NetLogo front-end for simulating random walk. Left panel includes the tunable parameters. After setting these values, we run setup and the initial state of the process in created. While running the simulation, we observe the real-time behavior of the walkers both on the network and the plots on the right panel. The degree distribution is presented in the plot at the bottom left, the number of walkers in each degree quartile is visualized in the top right plot. Lastly the relationship between the average number of walkers on nodes for each degree is shown in the bottom right plot

Front-end implementation and interactive plots

Our front-end implementation in NetLogo allows visualization of the network dynamics and the random walk processes in real-time. Figure 3 shows a snapshot of our front-end implementation. As more walkers enter a node, the sizes of the nodes grow proportionally. We divide the nodes in four degree quartiles; therefore, the number of average walkers is displayed on each degree quartile. We observe that as the simulation progresses, the walkers move from the lower degree quartiles to the higher ones. Because of this reason, the average number of walkers and the degree shows a linear relationship, depicting as a straight line (Fig. 3 bottom-right plot). Our model computes the \(R^2\) value of this straight line over time and when this value reaches 0.99 threshold, it can be reasonably concluded that the process has saturated, i.e., the number of walkers on each node has reached an equilibrium.

Results

This section presents the results from the symmetry analysis of saturation time of the deterministic in graphs, a problem that has not been studied nor reported in the literature to the best of our knowledge. Our analysis is carried out using our random walk implementation in NetLogo and aims to exhibit the scientific application of our development.

We considered two case studies. First, we present the summary of our observations from NetLogo simulation on ER and BA graphs. In this case, we noticed an asymmetry in the saturation time of random walk on ER graphs. Accordingly, we establish there could exist instances in simulation where the process saturates sooner than the others in ER networks. In contrast, saturation time for BA graphs is monotonous. Second, we explore the frequency of this phenomenon in ER graphs, by we generating multiple ER graph instances and repeating the experiment. In this case, we observed that the occurrence of this asymmetric nature of saturation time is significantly frequent in ER graphs.

Asymmetric saturation time in ER graphs

This section analyzes the asymmetric saturation time of random walk in ER graphs. To this end, we generated an ER and a scale-free graph in NetLogo, running random walk simulations, and analyzing the observations. Both the ER and BA graphs had 1,000 nodes and an average degree of 6. Then, we uniformly distributed 400 walkers over 8 randomly selected nodes. We recorded the saturation time over 100 simulations and obtained a saturation time from each of the simulations. Using these 100 data-points, we computed the median saturation time, the 95th percentile and the 5th percentile values.

Throughout this case study, we observed a wider upper bound in case of ER graphs, as presented in Fig. 4A, whereas, in BA graphs, the saturation times are symmetrically distributed across the median value. We note that this observation is independent of the diffusion probably p (Fig. 4A). Also, the asymmetric saturation time remained even in ER graphs at high p values. This observation suggests a heterogeneous saturation time in the ER model such that some simulations over ER graphs take much lower time to saturate compared to others. Thus, we expect a wider right-tail of the saturation time distribution.

Next, we systematically evaluated the consistency of this asymmetric behavior in ER graphs that we initially identified using the NetLogo environment.

Fig. 4
figure 4

Observing asymmetric saturation time in ER graphs. A Initially, we observed a wider upper bound of saturation time over 100 simulations in case of an ER and a BA graph (both with 1000 nodes and 6 average degree). This observation is consistent over different diffusion probabilities.
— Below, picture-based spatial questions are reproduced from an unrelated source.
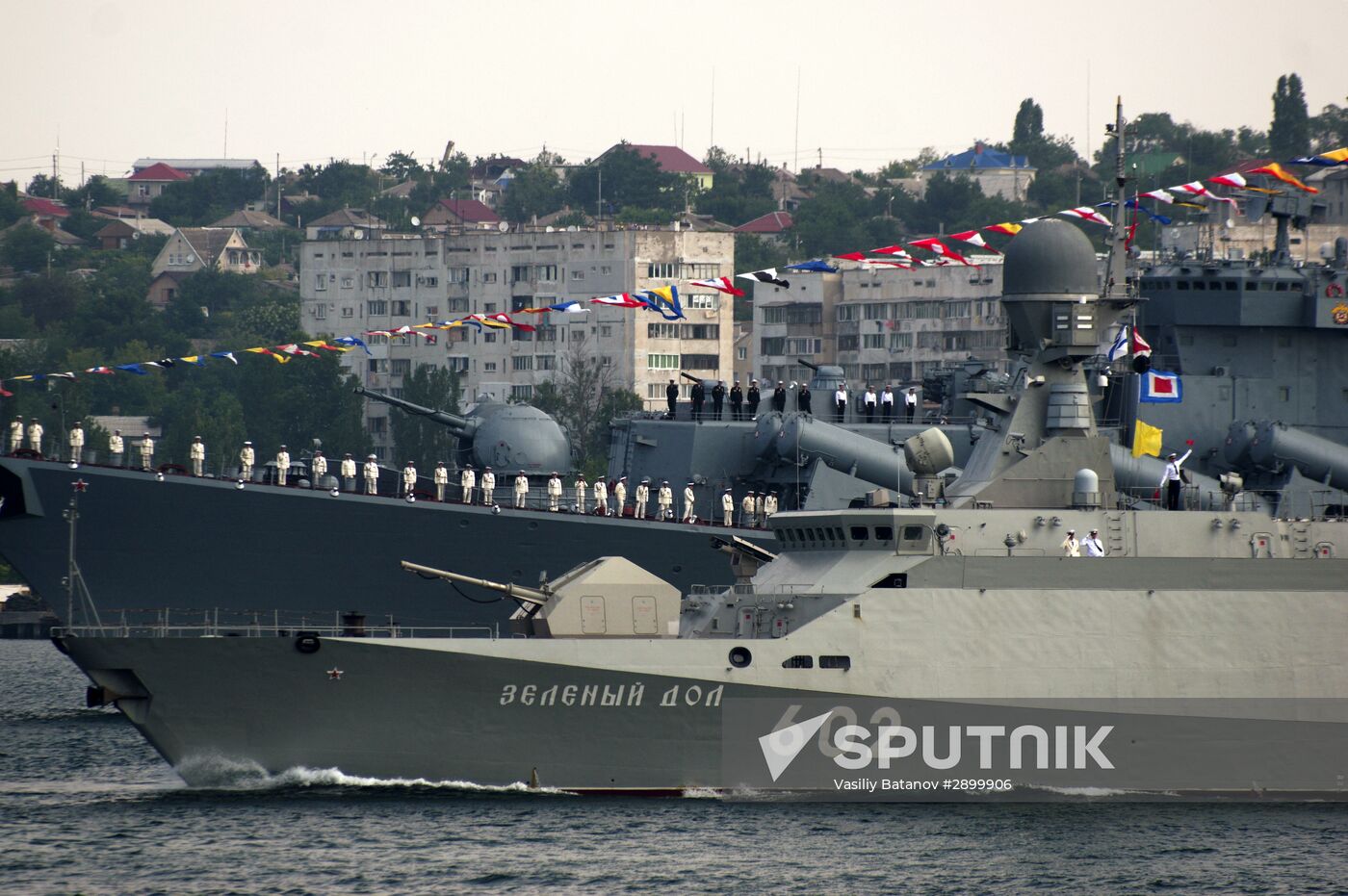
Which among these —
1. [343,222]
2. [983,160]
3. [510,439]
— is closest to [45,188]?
[343,222]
B To quantify the level of occurrence of this asymmetric behaviour, we studied the skewness of the distribution of saturation time for the ER and BA models. Considering a high skewness threshold of 1.0, which is the upper-bound of skewness for BA graphs, we observed that the asymmetric saturation time occurred in 58% of the ER graphs. The distributions are generated through simulations over 100 instances of ER and BA graphs (each with 1000 nodes and average degree of 6) by distributing 10,000 walkers evenly on 4 randomly selected nodes and repeating this process 100 times for each graph

Consistency of observing asymmetric saturation time in ER graphs

This sections explores the generalizability of our observation on the emergence of ER graphs with asymmetric saturation time in deterministic random walks. To this end, we generated 100 instances of ER and BA graphs. Each graph contained 1000 nodes and had an average degree of 6. Then, we distributed 10,000 walkers randomly on 4 nodes and ran 100 such simulations on each of them to study the saturation time. For each distribution of the saturation time over a network, we calculated its skewness to measure the asymmetric symptom. Skewness is a measure of the asymmetry of the probability distribution of a real-valued random variable about its mean (Eberl and Klar 2020). For a unimodal distribution, negative skew indicates that the tail is on the left side of the distribution, and positive skew indicates that the tail is on the right.
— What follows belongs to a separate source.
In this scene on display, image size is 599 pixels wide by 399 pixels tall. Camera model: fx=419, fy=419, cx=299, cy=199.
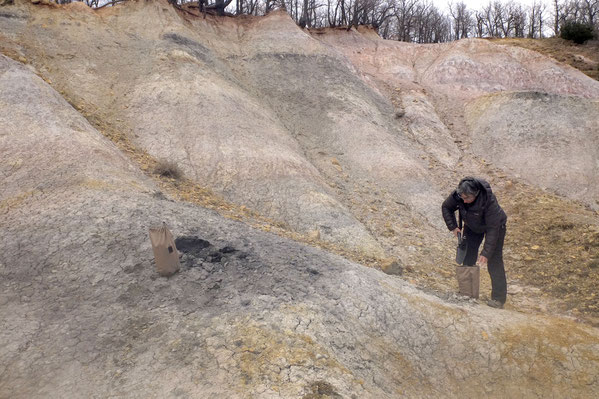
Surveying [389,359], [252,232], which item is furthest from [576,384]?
[252,232]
The results presented in Fig. 4B indicate that the distribution of skewness in ER graphs has a longer positive tail. This positive skewness of the distribution suggests that on an average ER graphs could take longer to saturate than BA graphs. Considering a high skewness threshold of 1.0, which is the upper-bound of the skewness for BA graphs, we observed that the asymmetric saturation time occurred in 58% of the ER graphs. Thus, our results suggest that the asymmetric nature of saturation time in random walk is plausibly related to the structural properties of the graphs.
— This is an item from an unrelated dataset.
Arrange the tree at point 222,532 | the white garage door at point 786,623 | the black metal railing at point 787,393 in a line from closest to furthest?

We will further explore the relationship between the saturation time and graph topology in the Discussion section.

Network topology and asymmetric saturation time

This section explores the root cause of this asymmetric behaviour and uncover whether it is a byproduct of the network size or average degree. To this end, we conducted simulations with the same setting but varying \(\langle k\rangle\) and N in ER graphs. Based on the results shown in Fig. 5, we conclude that the asymmetric saturation time is independent of the values of \(\langle k\rangle\) and p, and our rationale is the following. The average shortest path distance or small-worldness changes as \(\bar{d} \sim O \left(\frac{\log {n}}{\log \log {n}}\right)\) in BA graphs, where n is the number of nodes (Chen et al. 2008). On the other hand, the average shortest path distance grows faster in ER graphs with the number of nodes, following \(\bar{d} \sim O(\log n)\) (Fronczak et al. 2004). Thus, with the increased number of nodes, ER graphs lose their small-worldness, and lack shortcuts between different compartments of a network. With reduced small-worldness, the random walkers take a larger time to saturate, bolstering the observations on asymmetric saturation time in Fig. 5. We suggest that the observed asymmetric phenomenon has roots in the structure of ER graphs.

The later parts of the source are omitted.